Gender and Civil Society: Time for Cross-Border Dialogue

Library
Jude Howell
2007

Summary

This article suggests a framework for thinking about the gendered nature of civil society. The framework involves four sites of power – family, civil society, state, and market – that are infused and interconnected by a circuit of gender relations. This circuit comprises culturally specific roles, identities, norms, and values that delineate men and women as socially distinct beings. Conceptualizing gender relations as a circuit frees it from any essentially given location. The article argues that civil society and feminist theorists should engage in cross-border dialogue.

There has, so far, been little theorisation of the engendering processes of civil society. This is not for want of an extensive body of research on the economic, political, cultural, and historical aspects of gender relations. Instead, there has been a failure on the part of civil society and feminist political researchers to engage with each others’ frameworks. While feminist theorists have centred their analysis on the social construction of the public/private divide, civil society theorists have been more preoccupied with the relationship between the state and civil society, and to a lesser degree with the market.

The fact that civil society and feminist researchers have not engaged in a serious dialogue with each other has had significant consequences at both the theoretical and practical levels:

  • If civil society theorists had engaged with the feminist problematisation of the public-private divide, they could have explored how the family shapes norms and practices in the sphere of civil society and how gendered power relations pervade the spheres of state, market, civil society, and family.
  • This would have enabled them to look at power and subordination within civil society, thereby introducing caution into debates that portray civil society as benign, virtuous and harmonious, in contrast to the venal, oppressive state.
  • It might have steered civil society theory and discussion towards a more productive focus on the interconnectedness, fluidity, and permeability of these spheres.
  • If feminist theorists were to apply their theories to the analysis of civil society, they could reveal the production and reproduction of power relations within its folds, and the potential of civil society as both a conservative and a progressive force for men and women.
  • Feminist researchers could be more alert when the language of civil society is used to justify user choice, state deregulation or community provision, initiatives that might prove to be double-edged for women.
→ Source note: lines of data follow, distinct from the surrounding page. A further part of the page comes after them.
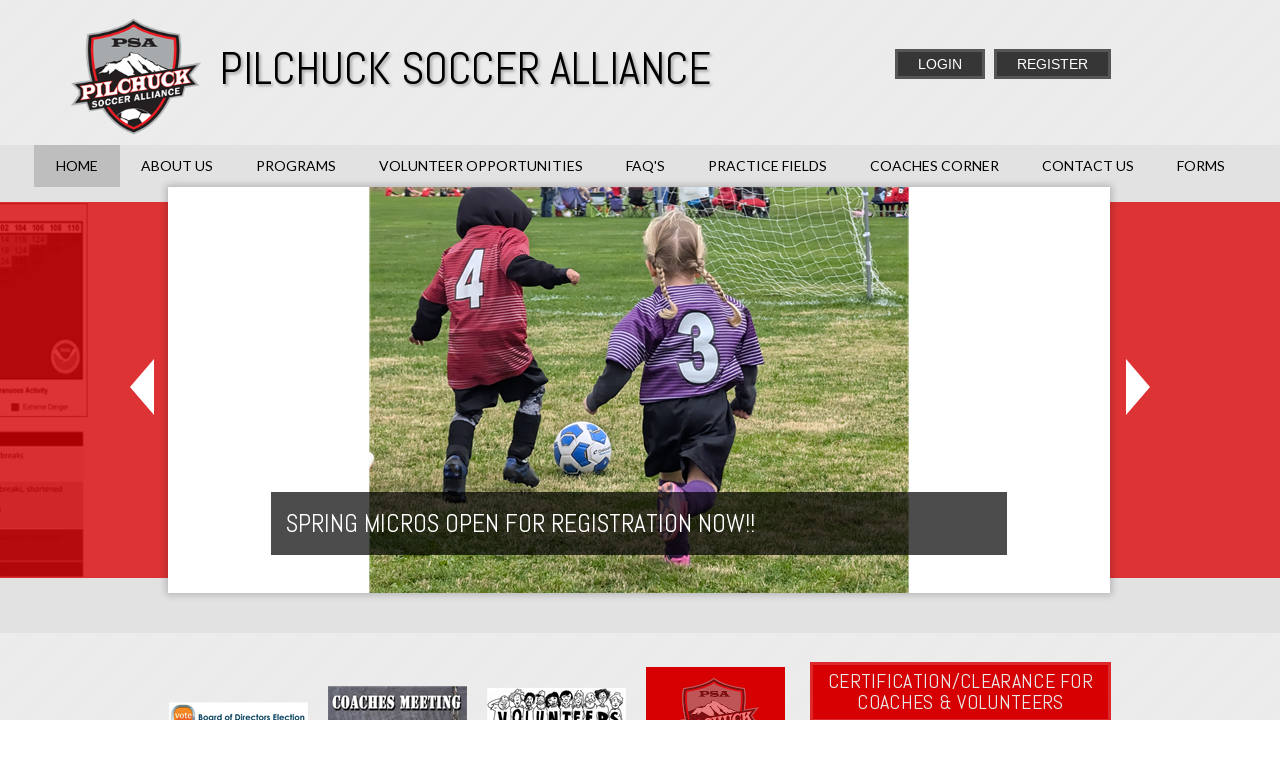

--- FILE ---
content_type: text/css
request_url: https://www.pilchucksocceralliance.com/desktopmodules/bsb/bsb.contentrotator/clientresources/chronos-ii/chronos-ii.css?cdv=298
body_size: 814
content:
#slider942406					{ position: relative; }
#slider942406:after				{ content: ""; position: absolute; top: 15px; bottom: 15px; width: 100%; }
#slider942406 .slider			{ position: relative; z-index: 1; }
#slider942406 .mobSlider		{ display: none !important; }
#slider942406 ul.list			{ margin: 0; padding: 0; }
#slider942406 ul.list:after		{ clear: both; content: "."; display: block; height: 0; visibility: hidden; }
#slider942406 li.item			{ margin: 0; padding: 0; list-style: none; float: left; position: relative; z-index: 0; }
#slider942406 li.item.active	{ box-shadow: 0 0 10px 10px rgba(0,0,0,0.5); z-index: 1; }
#slider942406 .image			{ margin: 15px 0; width: 872px; height: 376px; -webkit-filter: grayscale(100%); filter: grayscale(100%); background: #fff; }
#slider942406 li.item.active .image
								{ -webkit-filter: none; filter: none; }
#slider942406 .caroufredsel_wrapper
								{ overflow: visible !important; }
#slider942406 .navigation		{ position: absolute; top: 0; left: 0; width: 100%; height: 100%; }
#slider942406 .overlay			{ position: absolute; top: 15px; bottom: 15px; left: 0; width: 100%; z-index: 1; opacity: 0.8; }
#slider942406 .overlay::after	{ content:""; position: absolute; top: 0; bottom: 0; right: 0; background: #000; width: 3px; z-index: 2; }

#slider942406 .caption			{ position: absolute; bottom: 38px; left: 103px; right: 103px; background: #000; background-color: rgba(0,0,0,0.7); 
								padding: 15px; opacity: 0; }
#slider942406 .caption:after	{ clear: both; content: "."; display: block; height: 0; visibility: hidden; }
#slider942406 .title			{ font-family: 'Abel', sans-serif; font-weight: 400; font-size: 25px; line-height: 33px; 
								text-transform: uppercase; color: #fff; }
#slider942406 a.readmore,
#slider942406 a.readmore:link,
#slider942406 a.readmore:visited{ float: right; font-family: 'Lato',Arial,Helvetica,sans-serif; font-weight: 400; font-size: 14px; line-height: 31px; 
								text-transform: uppercase; color: #fff; padding: 0 24px; border: 1px solid #fff; text-decoration: none; }
#slider942406 a.prev,
#slider942406 a.next			{ height: 56px; width: 24px; background-color: transparent; background-repeat: no-repeat; 
								position: absolute; text-indent: -9999px; z-index: 1; margin: -31px 0 0 0; top: 50%; }
#slider942406 a.prev			{ left: 50%; margin-left: -510px; }
#slider942406 a.next			{ right: 50%; margin-right: -510px; background-position: right top;}
#slider942406 a.prev:hover		{ background-position: left bottom; }
#slider942406 a.next:hover		{ background-position: right bottom; }
#slider942406 .pager			{ display: none!important; width: 100%; }
#slider942406 .pager a			{ display: table-cell; padding: 0 2px; }
#slider942406 .pager span		{ display: block; height: 10px; font-size: 0; line-height: 0; color: transparent; background: #363636; }
#slider942406 .pager a.selected span
								{ background: #0076e0; }
.skInnerSlider #slider942406:after
								{ top: 0; bottom: 0; }
.skInnerSlider #slider942406 .hiddenItem
								{ width: 942px; height: 376px; }
.skInnerSlider #slider942406 .image
								{ margin: 0; }
.skInnerSlider #slider942406 .item::after
								{ content:""; position: absolute; top: 0; left: 0; height: 100%; width: 100%; z-index: 1; opacity: 0.8; }
.skInnerSlider #slider942406 .item::before
								{ content:""; position: absolute; top: 0; right: 0; background: #000; height: 100%; width: 3px; z-index: 2; }

@media screen and (max-width: 942px){
	#slider942406 .image		{ margin: 0; width: auto; height: auto; max-width: 100%; }
	#slider942406 .caption		{ position: relative; bottom: auto; left: auto; right: auto; background: transparent; opacity: 1; text-align: center; }
	#slider942406 .title		{ font-family: 'Abel',Arial,Helvetica,sans-serif; font-size: 18px; line-height: 24px; }
	#slider942406 .pager		{ display: table !important; }
	#slider942406:after,
	#slider942406 .overlay,
	#slider942406 .navigation,
	#slider942406 a.readmore,
	#slider942406 a.readmore:link,
	#slider942406 a.readmore:visited
								{ display: none; }
}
Compared to the civil society theories that treat the family (domestic) as a residual boundary marker in order to focus attention on civil society/state or civil society/state/market relations, this new model incorporates the four sites of concentrated power relations: the state, civil society, market, and household. By breaking down the public into the state and civil society, the model enables analysis that recognises the different organising principles of the state (regulation and coercion) and civil society (voluntary solidarity) and the connections made between these through gender relations. The model:

  • Allows us to understand how particular gendered norms, ideologies, practices and values work their way through the power sites of the state, civil society, market, and family and position men and women in different ways.
  • Makes it harder at the conceptual and practical levels to ignore the influence of gender relations in apparently separate domains, such as the state and civil society.
  • Reveals the gender relations in apparently non-gender specific issues such as health and the environment, as well as the cross-cutting of gender relations with other organisers of identity such as class, religion, sexuality, and ethnicity.
  • Gives us scope to examine the blockages in flows, and in particular, flows of men and women, between sites of power.

Source

Howell, J., 2007, ‘Gender and Civil Society: Time for Cross-Border Dialogue’, in Social Politics: International Studies in Gender, State and Society, vol. 14, no. 4, pp. 415-436.